Skeen Burgers

This one is for Brigid, who has probably given up on my ever trying her recipe. Just had to wait on the leftover ham, my dear. Ham usually isn’t a “left over” around me.

When I was growing up, the big burger delicacy in town was known as “Moose Burger”–not because it was made from moose meat, but because the restaurant that served it was the Big Moose. Imagine a Big Mac made with 2/3 of a pound of fresh ground meat, properly fresh lettuce, slices of Vidalia onion about 1/2″ thick, crisp pickles, fresh buns and so on and so forth. I haven’t eaten one in years and the Big Moose is only a memory, but I’m drooling….

Well, in the Next Town Over, they had their own burger claim to fame–the Skeen Burger. If I have the story correctly, the restaurant in question was the Morning Glory, and it was owned by, you guessed it, the Skeen family. As the Next Town Over was, like my town, dominated by furniture factories and textile mills, the day started early and ended early. Restaurants like the Big Moose and the Morning Glory existed to handle the breakfast and lunch crowds, and were closed and the staff gone home by 3:30.

I never experienced a real Skeen Burger at the Morning Glory–that restaurant had closed by the time I kinda-sorta returned home from some travels. The recipe, however, lived on locally. I guess a few family friends had begged it, and then one thing lead to another and it started getting passed around. Now, it can be widely found in area church cook books.

To make a Skeen Burger, start with 5 pounds of fresh ground chuck. The fresher the better, and make sure it has some fat in it–none of that 95-5 stuff. Crush enough Ritz Crackers to make 1 cup of cracker crumbs.
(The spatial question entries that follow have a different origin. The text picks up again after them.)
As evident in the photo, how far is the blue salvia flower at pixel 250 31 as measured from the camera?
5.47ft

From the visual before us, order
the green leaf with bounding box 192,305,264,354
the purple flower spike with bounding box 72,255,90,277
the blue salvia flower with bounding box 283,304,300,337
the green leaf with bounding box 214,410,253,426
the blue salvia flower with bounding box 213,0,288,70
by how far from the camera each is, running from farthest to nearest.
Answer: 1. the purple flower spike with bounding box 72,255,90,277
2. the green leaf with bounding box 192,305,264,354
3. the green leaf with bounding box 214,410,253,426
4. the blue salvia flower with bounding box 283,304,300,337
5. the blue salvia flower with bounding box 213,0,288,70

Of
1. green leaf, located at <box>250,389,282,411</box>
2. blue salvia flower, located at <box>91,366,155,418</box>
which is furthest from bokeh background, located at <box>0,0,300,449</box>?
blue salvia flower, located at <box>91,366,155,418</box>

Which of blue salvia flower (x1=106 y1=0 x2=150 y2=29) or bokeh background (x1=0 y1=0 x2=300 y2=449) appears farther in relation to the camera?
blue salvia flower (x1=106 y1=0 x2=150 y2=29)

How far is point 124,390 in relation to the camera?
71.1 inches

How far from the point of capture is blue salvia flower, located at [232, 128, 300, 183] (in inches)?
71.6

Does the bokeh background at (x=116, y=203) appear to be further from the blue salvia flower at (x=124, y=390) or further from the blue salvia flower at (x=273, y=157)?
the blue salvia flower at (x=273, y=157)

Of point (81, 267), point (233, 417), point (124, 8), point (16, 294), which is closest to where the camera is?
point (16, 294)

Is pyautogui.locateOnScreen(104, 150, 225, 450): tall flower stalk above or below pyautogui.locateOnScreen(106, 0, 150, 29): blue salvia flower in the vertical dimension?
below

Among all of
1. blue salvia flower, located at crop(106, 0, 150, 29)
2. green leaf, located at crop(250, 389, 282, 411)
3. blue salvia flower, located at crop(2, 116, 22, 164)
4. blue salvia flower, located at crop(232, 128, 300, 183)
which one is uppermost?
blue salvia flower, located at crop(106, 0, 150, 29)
Have on hand 1 cup of good apple sauce, 3 tsp. of Tabasco sauce, 5 tbsp of Worcester sauce (spring for the good stuff of your choice; leave the French’s for the kiddies), 1 envelope of dry onion soup mix, 1/2 tsp garlic powder and salt if you wish–sea salt works best.

Mix it all up in whatever order you wish, in one big bowl using your hands. Machines destroy the texture of the meat. Pat out into generous burgers–we usually get 13-15 or so from this recipe. Be careful about getting them too thick as they tend to plump up as you grill them.

Yes, grill them–over charcoal. (LP grills–*shudder*). Be sure it is fairly hot, and sear the first side–some black does not hurt the taste–I think it enhances it. Flip them over and sear the other side. Flip again for 2-3 minutes, then flip for another 2-3. Use your turner to press them down on the grill and watch how much juice comes out. When it stops coming out in a stream, but the outside of the burgers are still moist, they’re done. Cooked like this they are usually medium to medium well.

Get them off the grill, and then use the grill to toast the buns. Onion, tomato, lettuce, ketchup and whatever else you want on a burger, including chili (no beans–hot dog chili). Sweet tea to wash them down, although beer will do as well. (I usually have the beer while grilling to ward off dehydration induced by the hot grill. That’s my story and I’m stickin’ to it.) Chips if you wish, potato salad works well, and homemade ice cream for afters is just the thing.

Damn. I’m drooling again.

3 thoughts on “Skeen Burgers

  1. I played little league ball in 1960 in Thomasville, and loved the Skeen burgers at Morning Glory. I actually saw him cook it. I don't believe the onion soup ingredient was used. The taste wasn't in the burger but the slaw and other things. Always slaw. I can't see old bald headed Skeen using packets of onion soup mix. Nope. All these recipes are fake……Although tasty….just not a Skeen burger. There has never been in my life of 65 years a burger like the Skeen Burger from the Morning glory with the round bar and stools.

  2. You know, I can find a dozen places where folks say these recipes are fake, phony and so on. He wouldn't have used this, that ingredient didn't exist back then and so on.

    Does it ever occur to anyone it isn't the ingredient list that's important? It's the taste of the finished product that you're after when you're trying to recreate a classic recipe. Jeeze, some people….

  3. I've deleted probably a half dozen comments on this post just like the one from Mr. Hodges, but I finally decided to let one through and address the issue. Because this day, of all fucking days, I can understand why Tam not only pulled the plug on The View From the Porch but pulled the entire thing down off the Internet. The amount of derp out there is getting so deep that it really makes you wonder why you even bother to howl into the wilderness any more.